[Instruction] Return the rows below verbatim, from the line with "How far is the grassy" through the end of the rows.

[Material for this task]
··········

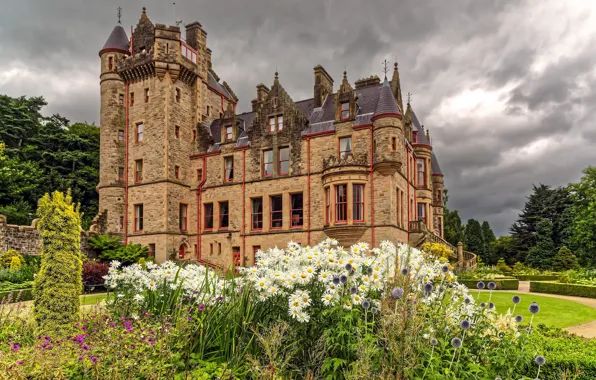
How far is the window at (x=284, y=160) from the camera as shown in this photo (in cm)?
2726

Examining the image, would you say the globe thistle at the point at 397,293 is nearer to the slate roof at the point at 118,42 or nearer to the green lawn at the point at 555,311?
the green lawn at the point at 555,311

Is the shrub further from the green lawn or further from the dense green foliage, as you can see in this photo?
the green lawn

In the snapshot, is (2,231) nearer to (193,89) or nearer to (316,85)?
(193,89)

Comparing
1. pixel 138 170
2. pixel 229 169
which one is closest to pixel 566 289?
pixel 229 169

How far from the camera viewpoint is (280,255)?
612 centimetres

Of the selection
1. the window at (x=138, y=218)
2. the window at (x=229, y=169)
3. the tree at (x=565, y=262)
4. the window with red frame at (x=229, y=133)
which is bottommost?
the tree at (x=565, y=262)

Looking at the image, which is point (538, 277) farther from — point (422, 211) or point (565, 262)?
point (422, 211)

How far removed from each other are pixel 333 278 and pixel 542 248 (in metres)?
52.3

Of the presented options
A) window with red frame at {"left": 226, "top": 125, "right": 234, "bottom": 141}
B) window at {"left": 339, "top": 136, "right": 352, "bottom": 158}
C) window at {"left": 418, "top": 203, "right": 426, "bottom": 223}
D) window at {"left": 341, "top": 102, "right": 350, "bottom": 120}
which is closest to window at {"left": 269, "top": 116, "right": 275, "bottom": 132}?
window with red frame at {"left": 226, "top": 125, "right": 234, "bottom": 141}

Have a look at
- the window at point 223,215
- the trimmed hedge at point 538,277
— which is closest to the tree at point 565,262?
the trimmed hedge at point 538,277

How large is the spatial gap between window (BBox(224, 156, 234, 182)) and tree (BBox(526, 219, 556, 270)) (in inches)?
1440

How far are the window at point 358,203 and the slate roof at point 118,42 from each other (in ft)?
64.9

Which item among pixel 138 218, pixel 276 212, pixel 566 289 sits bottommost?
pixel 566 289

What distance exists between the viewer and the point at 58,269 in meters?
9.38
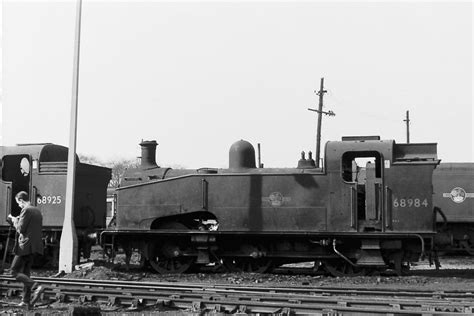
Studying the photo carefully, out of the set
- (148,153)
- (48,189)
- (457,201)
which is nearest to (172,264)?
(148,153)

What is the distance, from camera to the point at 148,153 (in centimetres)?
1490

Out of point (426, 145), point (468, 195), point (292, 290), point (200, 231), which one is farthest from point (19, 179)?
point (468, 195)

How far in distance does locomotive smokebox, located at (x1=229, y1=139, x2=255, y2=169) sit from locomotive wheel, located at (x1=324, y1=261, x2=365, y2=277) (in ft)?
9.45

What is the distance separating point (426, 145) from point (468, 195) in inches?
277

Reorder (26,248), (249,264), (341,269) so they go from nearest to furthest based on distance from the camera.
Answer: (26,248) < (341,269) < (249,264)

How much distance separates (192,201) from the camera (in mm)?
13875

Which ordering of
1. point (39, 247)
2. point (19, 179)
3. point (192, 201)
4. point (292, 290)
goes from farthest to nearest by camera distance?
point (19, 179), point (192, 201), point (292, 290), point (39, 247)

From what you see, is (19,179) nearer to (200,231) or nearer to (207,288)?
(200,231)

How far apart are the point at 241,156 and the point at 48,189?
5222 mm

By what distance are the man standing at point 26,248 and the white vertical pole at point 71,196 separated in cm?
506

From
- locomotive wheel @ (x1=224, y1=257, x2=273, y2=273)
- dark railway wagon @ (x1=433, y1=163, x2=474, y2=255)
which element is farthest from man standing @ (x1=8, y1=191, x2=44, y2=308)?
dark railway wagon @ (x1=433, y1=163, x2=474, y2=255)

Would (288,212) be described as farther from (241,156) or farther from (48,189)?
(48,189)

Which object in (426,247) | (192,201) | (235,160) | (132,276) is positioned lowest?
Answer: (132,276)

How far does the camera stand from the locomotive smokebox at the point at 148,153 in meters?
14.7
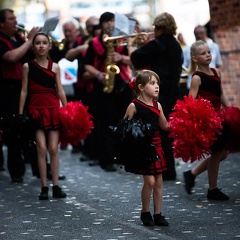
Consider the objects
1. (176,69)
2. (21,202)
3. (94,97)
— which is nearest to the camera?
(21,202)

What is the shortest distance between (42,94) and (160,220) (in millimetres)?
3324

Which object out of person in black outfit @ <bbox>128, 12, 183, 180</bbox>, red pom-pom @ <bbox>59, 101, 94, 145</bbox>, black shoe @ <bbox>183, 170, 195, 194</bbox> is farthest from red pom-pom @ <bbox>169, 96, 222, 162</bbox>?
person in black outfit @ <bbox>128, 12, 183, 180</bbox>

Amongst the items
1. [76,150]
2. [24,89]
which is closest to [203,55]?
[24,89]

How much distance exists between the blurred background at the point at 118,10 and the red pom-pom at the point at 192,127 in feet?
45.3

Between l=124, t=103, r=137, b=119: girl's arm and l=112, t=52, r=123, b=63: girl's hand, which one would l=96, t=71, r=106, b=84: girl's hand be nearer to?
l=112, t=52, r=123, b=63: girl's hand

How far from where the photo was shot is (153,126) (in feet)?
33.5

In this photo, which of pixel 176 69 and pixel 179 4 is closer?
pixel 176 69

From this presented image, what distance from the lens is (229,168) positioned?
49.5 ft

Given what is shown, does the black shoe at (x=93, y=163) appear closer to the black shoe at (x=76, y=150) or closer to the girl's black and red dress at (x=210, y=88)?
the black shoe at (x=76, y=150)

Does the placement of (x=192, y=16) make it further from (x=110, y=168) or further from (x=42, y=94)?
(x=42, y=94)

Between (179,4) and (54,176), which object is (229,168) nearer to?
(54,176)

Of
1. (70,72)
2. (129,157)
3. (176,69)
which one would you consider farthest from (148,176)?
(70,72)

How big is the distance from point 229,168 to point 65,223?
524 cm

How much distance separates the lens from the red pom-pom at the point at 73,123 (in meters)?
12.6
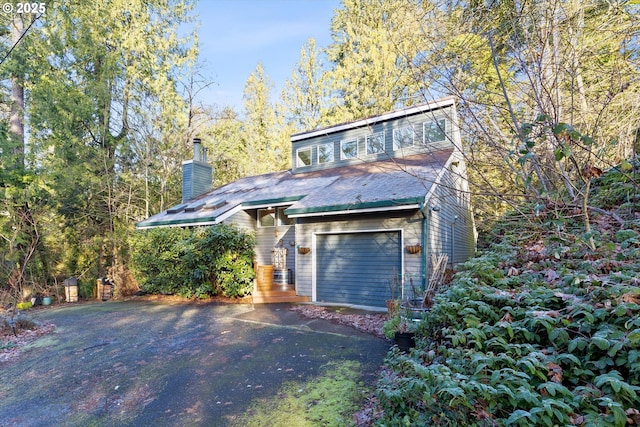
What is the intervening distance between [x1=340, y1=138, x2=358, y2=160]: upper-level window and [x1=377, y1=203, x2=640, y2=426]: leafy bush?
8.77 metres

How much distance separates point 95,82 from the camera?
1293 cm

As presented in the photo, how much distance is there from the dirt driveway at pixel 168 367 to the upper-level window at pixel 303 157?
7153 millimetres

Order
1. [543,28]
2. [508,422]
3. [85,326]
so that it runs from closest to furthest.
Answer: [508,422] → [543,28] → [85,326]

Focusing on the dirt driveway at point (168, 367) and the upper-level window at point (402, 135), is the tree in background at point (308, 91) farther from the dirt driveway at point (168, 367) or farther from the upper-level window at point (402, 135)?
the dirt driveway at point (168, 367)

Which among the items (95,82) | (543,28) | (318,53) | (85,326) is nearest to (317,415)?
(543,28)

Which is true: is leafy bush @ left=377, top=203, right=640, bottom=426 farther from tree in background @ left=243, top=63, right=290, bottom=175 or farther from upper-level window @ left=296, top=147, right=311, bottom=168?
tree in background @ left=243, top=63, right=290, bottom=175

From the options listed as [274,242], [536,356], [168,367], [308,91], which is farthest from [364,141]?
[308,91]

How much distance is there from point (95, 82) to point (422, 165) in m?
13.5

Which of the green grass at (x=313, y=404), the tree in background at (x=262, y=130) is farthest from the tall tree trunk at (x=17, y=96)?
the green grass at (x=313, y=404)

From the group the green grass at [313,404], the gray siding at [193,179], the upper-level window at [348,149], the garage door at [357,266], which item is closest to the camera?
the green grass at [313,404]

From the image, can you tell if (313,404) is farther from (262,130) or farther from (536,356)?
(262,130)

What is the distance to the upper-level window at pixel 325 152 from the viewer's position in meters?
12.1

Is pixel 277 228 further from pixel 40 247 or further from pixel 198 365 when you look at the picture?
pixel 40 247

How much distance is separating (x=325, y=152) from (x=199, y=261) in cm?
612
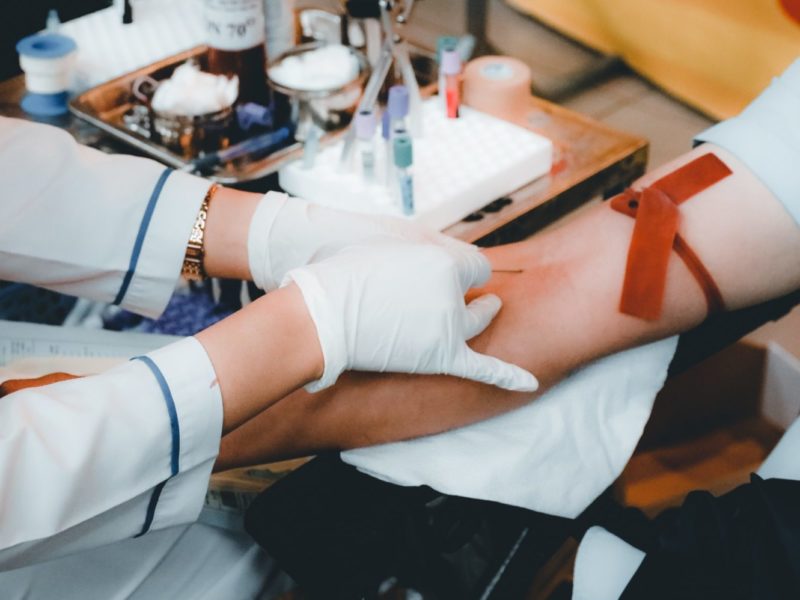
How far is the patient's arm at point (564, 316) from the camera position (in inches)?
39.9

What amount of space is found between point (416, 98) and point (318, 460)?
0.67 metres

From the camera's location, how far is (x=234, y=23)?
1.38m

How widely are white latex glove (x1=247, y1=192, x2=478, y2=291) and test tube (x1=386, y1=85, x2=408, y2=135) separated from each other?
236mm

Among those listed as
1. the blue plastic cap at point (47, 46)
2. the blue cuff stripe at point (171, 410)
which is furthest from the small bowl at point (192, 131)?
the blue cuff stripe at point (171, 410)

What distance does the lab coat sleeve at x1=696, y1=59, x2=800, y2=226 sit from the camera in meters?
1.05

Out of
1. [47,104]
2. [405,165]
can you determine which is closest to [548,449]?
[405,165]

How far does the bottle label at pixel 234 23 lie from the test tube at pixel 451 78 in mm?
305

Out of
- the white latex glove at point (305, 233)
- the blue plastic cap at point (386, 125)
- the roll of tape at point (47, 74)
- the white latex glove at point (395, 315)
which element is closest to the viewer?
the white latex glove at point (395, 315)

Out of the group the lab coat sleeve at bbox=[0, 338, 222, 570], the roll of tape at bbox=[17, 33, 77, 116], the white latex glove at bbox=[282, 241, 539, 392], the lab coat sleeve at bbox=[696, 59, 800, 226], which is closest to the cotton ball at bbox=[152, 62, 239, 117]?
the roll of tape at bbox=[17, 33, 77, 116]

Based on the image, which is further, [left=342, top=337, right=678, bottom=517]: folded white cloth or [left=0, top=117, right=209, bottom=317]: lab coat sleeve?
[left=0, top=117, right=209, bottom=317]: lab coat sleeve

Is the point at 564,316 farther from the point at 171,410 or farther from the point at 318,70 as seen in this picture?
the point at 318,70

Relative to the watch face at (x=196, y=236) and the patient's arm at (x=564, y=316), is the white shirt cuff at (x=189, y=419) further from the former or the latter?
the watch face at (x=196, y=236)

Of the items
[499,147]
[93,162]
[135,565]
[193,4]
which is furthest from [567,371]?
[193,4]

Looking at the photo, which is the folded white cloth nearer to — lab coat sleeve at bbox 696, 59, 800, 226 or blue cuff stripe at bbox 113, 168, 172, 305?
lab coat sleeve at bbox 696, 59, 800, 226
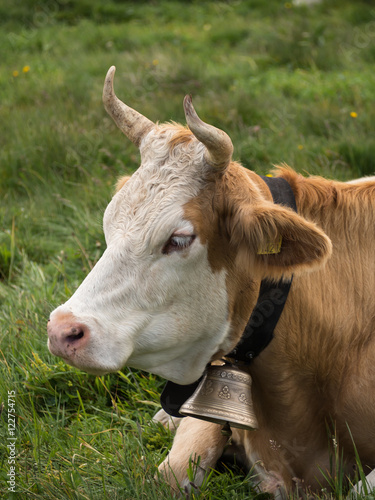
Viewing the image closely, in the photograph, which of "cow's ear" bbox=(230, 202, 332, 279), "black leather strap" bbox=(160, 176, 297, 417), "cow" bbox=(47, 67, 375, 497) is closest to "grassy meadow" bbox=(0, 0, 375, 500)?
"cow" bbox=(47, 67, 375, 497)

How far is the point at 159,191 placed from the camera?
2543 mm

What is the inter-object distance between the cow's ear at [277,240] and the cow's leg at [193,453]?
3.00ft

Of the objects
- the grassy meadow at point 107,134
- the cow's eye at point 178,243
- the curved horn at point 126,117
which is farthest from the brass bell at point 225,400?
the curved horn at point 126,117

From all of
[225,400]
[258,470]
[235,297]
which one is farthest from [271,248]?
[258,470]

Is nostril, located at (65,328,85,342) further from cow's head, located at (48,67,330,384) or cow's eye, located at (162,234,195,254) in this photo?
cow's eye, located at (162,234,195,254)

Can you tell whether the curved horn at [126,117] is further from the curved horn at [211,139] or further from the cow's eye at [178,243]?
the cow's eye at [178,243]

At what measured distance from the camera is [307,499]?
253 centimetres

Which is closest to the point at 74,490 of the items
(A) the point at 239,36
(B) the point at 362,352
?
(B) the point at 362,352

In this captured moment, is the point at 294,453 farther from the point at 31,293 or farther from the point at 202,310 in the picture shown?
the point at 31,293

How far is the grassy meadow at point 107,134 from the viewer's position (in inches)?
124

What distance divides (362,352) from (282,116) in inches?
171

··········

[Task answer]
How far is the grassy meadow at point 107,134 from the viewer's position (in inches)?
124

What distance divides (362,352) from (282,116) in inches?
171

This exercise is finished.